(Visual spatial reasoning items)
□ □ □ □ □ □ □

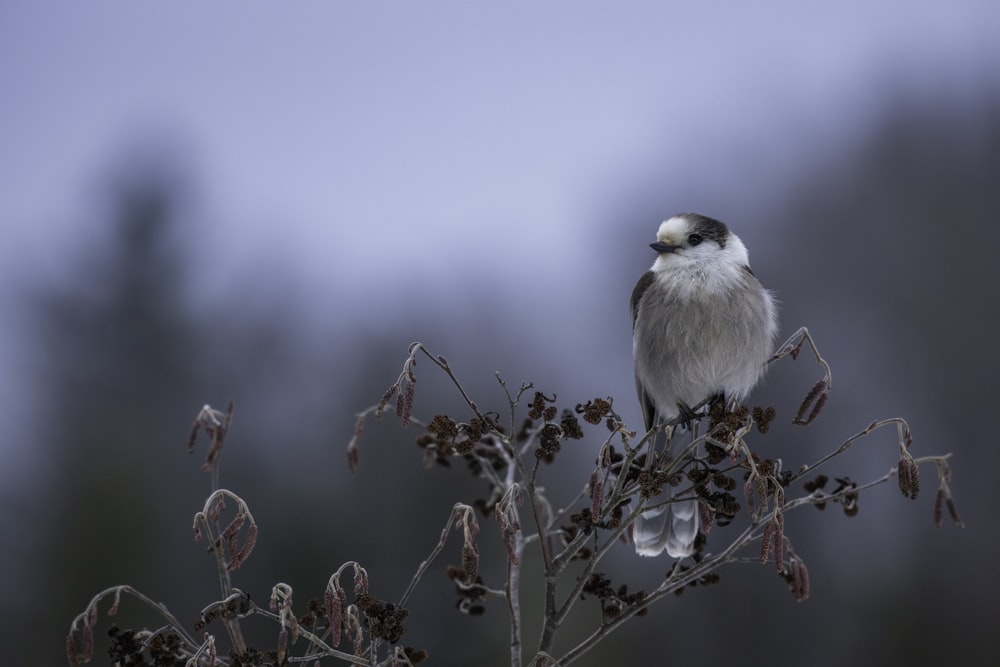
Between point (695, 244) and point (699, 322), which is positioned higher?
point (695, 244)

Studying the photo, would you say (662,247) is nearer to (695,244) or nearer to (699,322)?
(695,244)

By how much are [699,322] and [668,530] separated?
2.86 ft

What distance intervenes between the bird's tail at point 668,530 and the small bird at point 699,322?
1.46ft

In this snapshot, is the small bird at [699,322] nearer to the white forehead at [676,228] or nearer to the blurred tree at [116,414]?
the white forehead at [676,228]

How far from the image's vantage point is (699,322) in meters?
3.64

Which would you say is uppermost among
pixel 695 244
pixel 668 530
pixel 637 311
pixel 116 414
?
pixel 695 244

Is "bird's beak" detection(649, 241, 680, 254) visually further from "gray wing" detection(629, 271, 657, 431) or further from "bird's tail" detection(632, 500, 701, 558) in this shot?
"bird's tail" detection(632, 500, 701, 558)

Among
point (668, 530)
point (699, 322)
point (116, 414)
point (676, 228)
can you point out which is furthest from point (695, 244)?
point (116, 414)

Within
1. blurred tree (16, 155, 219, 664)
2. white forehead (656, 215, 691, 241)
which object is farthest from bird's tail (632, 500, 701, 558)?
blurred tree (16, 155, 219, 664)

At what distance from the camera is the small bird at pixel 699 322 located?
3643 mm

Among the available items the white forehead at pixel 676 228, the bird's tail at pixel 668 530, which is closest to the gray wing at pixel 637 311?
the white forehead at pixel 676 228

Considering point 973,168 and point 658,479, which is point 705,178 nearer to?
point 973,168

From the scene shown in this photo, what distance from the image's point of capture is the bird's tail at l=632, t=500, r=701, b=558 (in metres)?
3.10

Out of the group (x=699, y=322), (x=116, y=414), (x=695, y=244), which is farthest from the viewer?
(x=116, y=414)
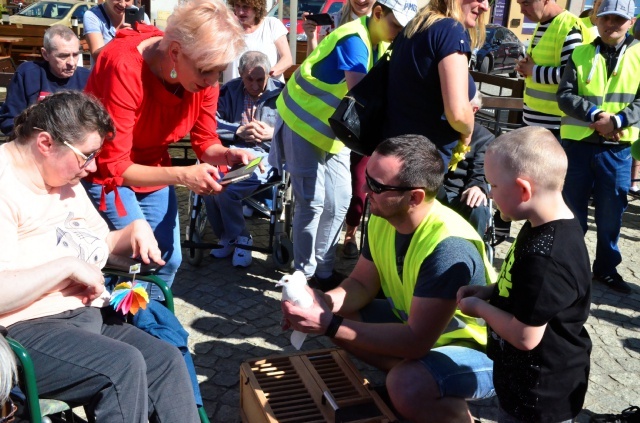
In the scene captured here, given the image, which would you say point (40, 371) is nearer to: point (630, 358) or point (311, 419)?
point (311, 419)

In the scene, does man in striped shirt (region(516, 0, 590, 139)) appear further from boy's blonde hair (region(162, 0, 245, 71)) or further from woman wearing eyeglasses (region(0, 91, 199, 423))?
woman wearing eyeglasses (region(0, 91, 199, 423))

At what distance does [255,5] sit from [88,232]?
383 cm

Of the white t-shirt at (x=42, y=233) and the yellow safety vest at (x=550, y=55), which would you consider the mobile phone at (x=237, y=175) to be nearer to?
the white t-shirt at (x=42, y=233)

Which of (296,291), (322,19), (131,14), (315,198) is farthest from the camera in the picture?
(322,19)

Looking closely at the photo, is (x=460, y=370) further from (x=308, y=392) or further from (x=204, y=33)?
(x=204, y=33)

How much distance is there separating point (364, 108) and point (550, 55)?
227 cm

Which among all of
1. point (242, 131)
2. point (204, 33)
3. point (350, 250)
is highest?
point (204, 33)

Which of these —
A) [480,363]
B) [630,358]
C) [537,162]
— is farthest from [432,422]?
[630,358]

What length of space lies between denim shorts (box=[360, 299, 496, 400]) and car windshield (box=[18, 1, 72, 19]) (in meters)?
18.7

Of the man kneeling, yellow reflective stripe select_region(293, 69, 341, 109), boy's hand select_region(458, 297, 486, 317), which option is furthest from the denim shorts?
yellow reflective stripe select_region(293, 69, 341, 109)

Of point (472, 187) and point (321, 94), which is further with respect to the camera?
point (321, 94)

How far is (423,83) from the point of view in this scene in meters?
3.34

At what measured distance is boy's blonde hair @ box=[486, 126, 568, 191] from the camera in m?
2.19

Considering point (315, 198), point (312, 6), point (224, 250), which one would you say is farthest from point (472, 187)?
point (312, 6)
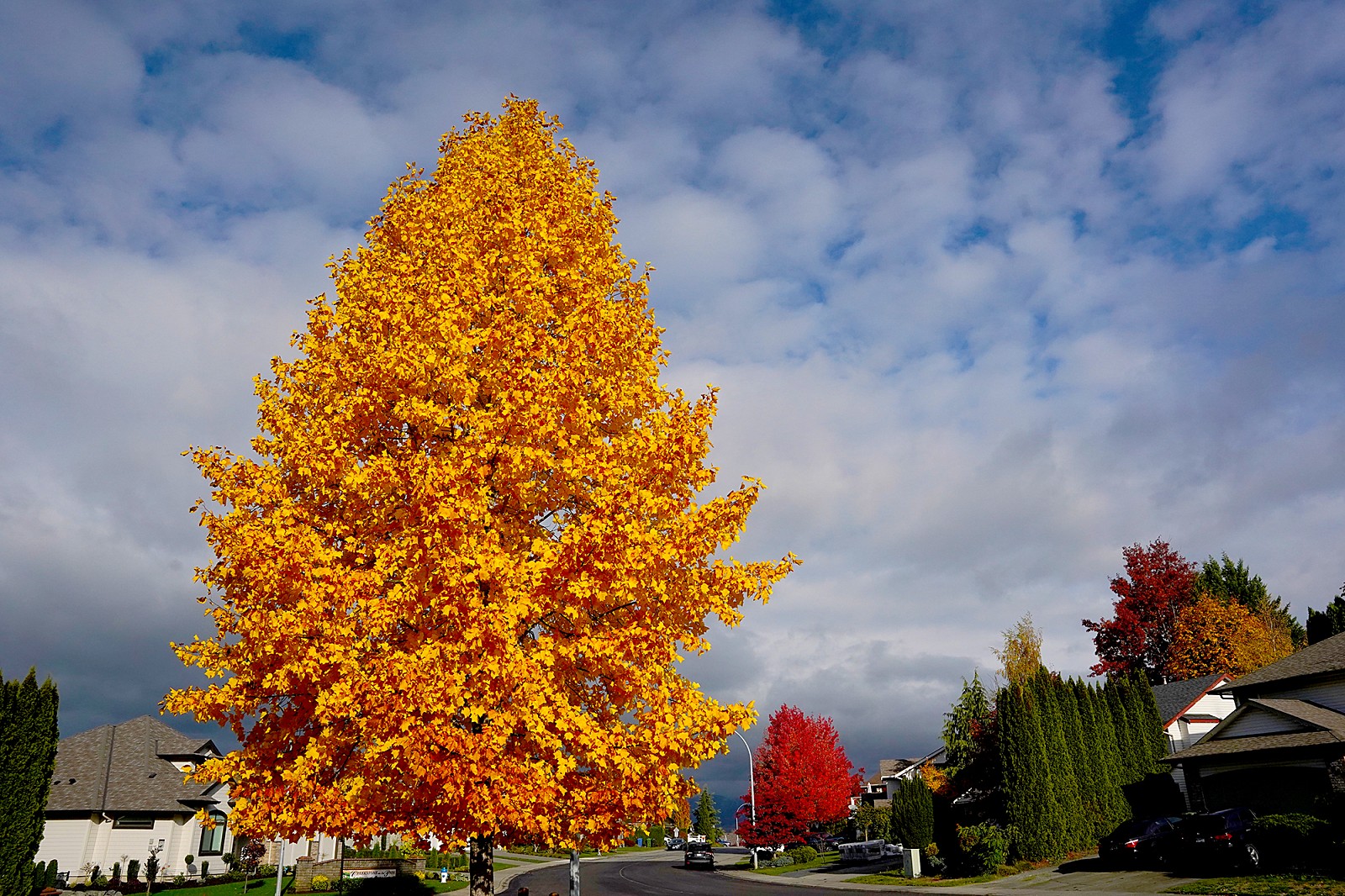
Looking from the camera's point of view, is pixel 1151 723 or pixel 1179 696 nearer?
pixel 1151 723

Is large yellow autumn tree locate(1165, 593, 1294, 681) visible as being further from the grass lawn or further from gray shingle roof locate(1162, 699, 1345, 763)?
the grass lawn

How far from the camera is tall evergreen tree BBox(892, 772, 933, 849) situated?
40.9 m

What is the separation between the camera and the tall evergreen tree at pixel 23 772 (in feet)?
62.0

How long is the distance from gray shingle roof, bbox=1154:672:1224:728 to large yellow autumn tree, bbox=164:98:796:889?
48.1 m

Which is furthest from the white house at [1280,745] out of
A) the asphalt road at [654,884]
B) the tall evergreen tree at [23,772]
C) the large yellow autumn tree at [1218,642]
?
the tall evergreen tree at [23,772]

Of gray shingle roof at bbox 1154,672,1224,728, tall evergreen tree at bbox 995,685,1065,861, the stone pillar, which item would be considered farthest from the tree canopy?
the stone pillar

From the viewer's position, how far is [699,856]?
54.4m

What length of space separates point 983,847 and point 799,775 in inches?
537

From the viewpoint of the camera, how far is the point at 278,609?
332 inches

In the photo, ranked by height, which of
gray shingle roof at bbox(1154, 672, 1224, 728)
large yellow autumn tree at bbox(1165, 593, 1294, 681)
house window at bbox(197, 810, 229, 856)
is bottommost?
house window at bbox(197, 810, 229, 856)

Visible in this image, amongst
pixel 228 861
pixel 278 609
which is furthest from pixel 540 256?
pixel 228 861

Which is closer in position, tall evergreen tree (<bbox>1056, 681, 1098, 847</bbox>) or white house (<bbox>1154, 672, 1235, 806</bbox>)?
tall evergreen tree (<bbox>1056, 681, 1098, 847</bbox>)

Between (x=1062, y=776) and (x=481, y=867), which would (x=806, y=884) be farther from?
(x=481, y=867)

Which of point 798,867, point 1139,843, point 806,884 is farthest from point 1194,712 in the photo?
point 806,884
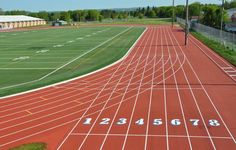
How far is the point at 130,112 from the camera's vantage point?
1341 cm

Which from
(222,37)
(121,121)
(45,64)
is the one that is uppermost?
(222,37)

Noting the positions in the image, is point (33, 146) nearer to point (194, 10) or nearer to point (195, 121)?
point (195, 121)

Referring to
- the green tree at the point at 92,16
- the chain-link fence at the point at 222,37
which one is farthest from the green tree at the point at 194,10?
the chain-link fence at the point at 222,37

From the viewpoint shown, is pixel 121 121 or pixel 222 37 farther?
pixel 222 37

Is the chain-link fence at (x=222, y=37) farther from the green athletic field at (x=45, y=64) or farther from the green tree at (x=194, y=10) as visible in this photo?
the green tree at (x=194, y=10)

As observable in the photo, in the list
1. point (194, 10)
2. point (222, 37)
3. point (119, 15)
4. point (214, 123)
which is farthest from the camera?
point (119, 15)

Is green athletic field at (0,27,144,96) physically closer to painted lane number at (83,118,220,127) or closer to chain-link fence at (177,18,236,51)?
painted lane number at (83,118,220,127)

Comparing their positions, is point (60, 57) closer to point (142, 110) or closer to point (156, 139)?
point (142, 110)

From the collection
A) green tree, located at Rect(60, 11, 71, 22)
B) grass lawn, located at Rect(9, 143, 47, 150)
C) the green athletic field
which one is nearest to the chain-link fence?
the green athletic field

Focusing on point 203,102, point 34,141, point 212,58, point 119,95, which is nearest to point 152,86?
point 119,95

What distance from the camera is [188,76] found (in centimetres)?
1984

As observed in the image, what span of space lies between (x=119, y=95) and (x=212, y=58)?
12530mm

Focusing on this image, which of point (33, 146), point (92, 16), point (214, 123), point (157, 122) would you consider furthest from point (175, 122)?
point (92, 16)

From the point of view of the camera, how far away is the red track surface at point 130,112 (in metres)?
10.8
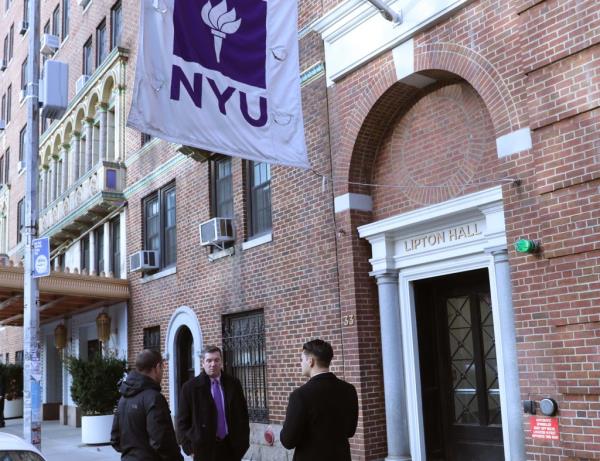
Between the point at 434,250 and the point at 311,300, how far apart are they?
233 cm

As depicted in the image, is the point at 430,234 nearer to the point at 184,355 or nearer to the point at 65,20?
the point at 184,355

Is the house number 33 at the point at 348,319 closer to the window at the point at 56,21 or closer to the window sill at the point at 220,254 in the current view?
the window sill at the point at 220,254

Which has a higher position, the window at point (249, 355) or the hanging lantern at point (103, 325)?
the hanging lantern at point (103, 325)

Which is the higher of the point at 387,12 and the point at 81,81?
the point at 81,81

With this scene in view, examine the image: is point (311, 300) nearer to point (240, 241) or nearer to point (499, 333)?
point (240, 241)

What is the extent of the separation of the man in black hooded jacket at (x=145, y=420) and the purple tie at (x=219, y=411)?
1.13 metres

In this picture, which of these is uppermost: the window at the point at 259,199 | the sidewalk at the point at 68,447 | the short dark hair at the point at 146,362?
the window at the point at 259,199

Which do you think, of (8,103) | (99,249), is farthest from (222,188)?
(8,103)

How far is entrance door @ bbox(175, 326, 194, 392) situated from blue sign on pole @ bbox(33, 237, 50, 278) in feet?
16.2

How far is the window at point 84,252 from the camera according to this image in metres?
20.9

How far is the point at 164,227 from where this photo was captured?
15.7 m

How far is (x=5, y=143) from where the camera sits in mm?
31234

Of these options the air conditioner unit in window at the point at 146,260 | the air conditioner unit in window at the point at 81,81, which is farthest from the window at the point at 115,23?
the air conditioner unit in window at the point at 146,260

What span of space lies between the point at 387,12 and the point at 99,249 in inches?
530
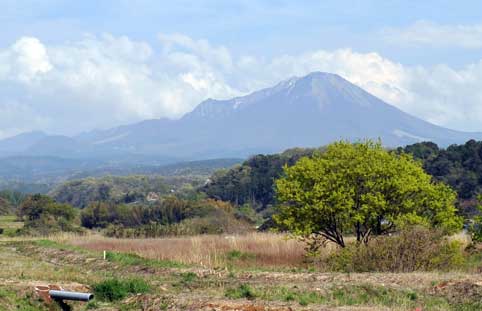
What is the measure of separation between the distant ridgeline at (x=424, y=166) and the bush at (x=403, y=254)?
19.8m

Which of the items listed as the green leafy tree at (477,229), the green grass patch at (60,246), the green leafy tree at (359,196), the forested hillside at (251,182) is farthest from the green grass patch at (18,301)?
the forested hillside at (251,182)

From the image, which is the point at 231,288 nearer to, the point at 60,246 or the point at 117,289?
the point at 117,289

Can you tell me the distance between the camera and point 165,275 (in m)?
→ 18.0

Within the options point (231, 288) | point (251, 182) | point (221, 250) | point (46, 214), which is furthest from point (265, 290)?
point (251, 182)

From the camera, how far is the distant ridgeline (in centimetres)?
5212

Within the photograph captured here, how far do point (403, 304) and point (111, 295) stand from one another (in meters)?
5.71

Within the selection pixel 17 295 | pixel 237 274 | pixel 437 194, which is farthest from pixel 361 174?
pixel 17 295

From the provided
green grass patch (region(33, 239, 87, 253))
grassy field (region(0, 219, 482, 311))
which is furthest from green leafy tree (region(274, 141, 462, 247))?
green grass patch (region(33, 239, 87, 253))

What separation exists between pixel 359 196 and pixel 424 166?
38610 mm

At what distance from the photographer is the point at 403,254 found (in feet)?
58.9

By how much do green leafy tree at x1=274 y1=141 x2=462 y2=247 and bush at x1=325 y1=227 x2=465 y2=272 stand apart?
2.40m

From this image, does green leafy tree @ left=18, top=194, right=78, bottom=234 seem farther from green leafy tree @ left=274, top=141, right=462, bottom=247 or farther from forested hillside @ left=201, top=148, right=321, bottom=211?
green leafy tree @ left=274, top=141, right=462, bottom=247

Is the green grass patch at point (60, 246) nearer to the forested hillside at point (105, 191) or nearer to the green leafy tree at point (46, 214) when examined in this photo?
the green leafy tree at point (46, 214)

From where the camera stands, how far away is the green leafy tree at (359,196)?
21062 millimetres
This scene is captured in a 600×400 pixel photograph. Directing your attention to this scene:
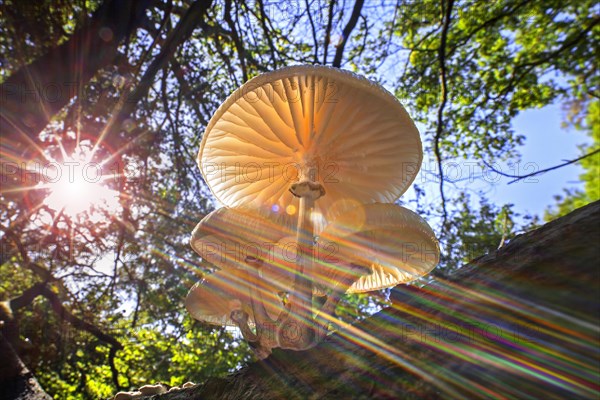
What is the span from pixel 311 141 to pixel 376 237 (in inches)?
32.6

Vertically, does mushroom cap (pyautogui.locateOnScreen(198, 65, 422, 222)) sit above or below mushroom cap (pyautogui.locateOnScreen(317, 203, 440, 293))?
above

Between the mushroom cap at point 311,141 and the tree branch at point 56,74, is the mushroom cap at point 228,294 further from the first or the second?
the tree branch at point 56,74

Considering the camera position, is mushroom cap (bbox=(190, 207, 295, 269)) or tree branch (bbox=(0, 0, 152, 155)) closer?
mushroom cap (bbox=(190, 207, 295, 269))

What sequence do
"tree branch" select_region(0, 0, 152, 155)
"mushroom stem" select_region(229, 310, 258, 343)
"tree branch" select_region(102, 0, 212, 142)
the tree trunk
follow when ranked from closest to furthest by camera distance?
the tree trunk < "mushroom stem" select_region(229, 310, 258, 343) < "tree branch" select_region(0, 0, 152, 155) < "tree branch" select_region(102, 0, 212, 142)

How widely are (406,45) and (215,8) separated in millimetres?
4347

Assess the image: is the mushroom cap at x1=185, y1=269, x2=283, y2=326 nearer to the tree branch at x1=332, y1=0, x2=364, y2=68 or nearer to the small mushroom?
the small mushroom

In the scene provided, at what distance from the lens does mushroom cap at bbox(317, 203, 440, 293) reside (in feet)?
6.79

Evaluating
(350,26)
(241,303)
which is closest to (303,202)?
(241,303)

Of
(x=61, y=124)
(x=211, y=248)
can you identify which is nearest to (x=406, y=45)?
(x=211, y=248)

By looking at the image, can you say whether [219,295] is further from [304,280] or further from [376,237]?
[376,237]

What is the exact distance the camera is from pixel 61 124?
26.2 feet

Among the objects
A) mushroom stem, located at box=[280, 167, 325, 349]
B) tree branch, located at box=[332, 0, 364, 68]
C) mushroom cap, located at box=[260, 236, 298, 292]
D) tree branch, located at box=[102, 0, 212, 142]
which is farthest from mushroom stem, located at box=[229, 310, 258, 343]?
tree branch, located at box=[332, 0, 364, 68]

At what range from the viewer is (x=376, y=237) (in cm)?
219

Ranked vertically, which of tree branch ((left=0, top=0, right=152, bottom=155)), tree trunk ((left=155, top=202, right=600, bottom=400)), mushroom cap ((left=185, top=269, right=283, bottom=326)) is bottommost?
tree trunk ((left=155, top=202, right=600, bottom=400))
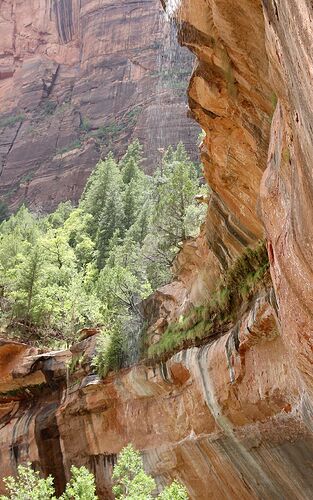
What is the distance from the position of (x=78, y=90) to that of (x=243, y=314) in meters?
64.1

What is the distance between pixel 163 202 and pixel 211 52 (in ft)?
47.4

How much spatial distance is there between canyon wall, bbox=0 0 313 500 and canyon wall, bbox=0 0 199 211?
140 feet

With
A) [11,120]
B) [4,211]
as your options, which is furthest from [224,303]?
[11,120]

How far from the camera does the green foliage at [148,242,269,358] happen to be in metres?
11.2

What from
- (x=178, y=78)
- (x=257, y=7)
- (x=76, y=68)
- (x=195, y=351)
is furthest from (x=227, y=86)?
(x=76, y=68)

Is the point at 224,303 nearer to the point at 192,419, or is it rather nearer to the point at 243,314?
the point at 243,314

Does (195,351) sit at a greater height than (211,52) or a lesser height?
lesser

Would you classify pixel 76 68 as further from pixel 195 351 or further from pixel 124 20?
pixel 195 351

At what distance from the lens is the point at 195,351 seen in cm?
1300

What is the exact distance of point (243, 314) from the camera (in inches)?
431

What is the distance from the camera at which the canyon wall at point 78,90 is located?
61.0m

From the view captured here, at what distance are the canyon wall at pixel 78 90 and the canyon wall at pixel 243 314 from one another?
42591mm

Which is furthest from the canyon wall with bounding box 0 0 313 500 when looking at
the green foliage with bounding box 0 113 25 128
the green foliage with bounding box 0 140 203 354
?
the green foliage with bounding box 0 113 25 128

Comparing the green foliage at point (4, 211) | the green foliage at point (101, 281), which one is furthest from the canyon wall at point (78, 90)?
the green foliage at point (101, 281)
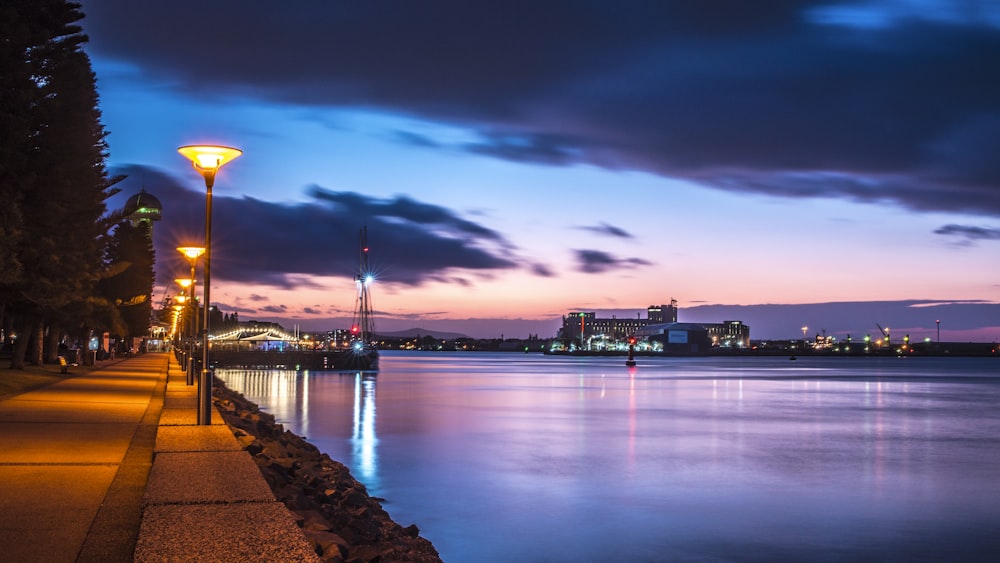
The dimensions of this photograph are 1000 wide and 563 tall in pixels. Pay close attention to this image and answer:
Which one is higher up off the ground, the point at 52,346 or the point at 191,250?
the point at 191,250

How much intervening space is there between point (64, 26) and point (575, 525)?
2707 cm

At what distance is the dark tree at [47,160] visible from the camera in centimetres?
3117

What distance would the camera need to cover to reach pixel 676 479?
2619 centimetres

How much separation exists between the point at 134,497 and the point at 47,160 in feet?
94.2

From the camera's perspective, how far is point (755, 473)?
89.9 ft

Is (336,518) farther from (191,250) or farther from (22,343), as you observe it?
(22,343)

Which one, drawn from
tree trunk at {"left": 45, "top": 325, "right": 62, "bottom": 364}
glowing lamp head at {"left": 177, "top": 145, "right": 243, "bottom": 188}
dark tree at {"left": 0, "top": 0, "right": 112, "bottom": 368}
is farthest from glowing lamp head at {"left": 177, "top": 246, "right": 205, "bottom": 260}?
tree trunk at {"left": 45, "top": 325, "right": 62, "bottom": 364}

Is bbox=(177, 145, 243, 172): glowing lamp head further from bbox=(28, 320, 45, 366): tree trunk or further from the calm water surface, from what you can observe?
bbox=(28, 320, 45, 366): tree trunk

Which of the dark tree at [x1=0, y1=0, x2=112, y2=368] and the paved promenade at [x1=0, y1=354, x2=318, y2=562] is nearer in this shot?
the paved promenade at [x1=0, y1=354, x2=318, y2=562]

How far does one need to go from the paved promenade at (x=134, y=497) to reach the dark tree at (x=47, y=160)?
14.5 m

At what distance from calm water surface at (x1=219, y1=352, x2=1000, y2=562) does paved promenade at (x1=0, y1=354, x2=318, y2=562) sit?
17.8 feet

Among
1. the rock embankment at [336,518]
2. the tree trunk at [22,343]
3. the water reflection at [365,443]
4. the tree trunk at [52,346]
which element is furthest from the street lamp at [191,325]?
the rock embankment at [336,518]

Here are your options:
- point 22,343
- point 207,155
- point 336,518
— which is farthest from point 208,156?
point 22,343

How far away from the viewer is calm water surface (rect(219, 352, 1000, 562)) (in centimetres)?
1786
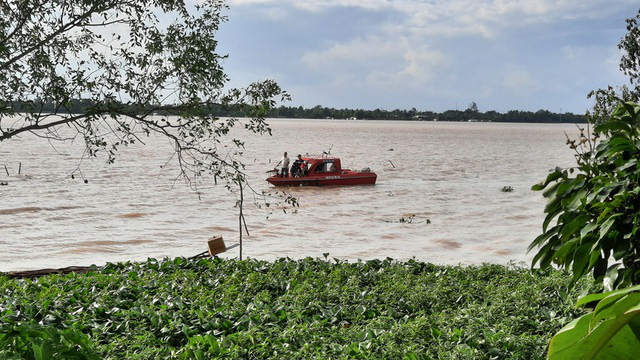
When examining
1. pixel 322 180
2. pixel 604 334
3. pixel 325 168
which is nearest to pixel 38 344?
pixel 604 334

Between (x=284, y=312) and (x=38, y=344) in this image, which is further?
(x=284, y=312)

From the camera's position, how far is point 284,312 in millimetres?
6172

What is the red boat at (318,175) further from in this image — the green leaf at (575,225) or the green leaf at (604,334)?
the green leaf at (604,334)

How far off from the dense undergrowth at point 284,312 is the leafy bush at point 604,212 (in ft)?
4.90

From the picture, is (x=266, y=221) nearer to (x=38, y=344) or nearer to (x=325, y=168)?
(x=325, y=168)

□ □ □ □ □ □ □

Copy the records from the line containing "How far off" through the end of the records, including both of those lines.

Answer to the task:
How far off from the dense undergrowth at point 284,312 is the leafy bush at point 604,212 (in ft)?
4.90

From the picture, is (x=266, y=221) nearer to (x=38, y=344) or nearer to (x=325, y=168)?
(x=325, y=168)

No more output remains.